*** Opening of TEXT BLOCK ***

On EDIT-101 disclosure, I appreciate that you're trying to be responsible for the patients, but I'm sure the investors are eager to learn about some of the efficacy and safety. Is it fair to assume that you will face something about the efficacy and safety in 2021? Or are you not willing to commit to that just yet? And I have a follow-up question.

Cindy Collins, Chief Executive Officer

We are not ready to commit to that just yet, and I want to do this in consultation with our new CMO and develop a data release plan with her.

Joon Lee, Analyst

Just a couple of technical questions for Charlie. For 301, EDIT-301, there is a duplication, I believe, where in for hemoglobin 1, gamma 1 and 2 promoter, where you kind of target. So do you need to knockout both to have a clinical set to therapeutic effects? There are obviously several combinations of outcomes such as a deletion between the duplicated promoters and the single knockout dual. So is there one outcome that is desired for your therapy goal? Thank you.

*** Close of TEXT BLOCK ***
*** Opening of ENTRIES SUPPLIED ***

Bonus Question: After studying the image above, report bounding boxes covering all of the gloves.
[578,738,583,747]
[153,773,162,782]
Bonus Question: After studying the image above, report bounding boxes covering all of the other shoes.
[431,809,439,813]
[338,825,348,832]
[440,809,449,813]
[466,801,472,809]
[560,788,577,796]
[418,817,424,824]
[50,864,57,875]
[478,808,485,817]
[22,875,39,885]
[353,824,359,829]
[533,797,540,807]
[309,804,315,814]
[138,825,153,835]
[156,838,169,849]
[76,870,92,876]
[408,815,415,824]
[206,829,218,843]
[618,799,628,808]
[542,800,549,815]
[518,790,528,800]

*** Close of ENTRIES SUPPLIED ***

- [WORK INSTRUCTION A]
Repeat the part of the transcript excerpt starting at "On EDIT-101 disclosure, I" and ending at "a follow-up question.", word for word.
- [WORK INSTRUCTION B]
In the transcript excerpt, with whom does Cindy Collins want to develop a data release plan?

- [RESPONSE A]
On EDIT-101 disclosure, I appreciate that you're trying to be responsible for the patients, but I'm sure the investors are eager to learn about some of the efficacy and safety. Is it fair to assume that you will face something about the efficacy and safety in 2021? Or are you not willing to commit to that just yet? And I have a follow-up question.

- [RESPONSE B]
With the new CMO.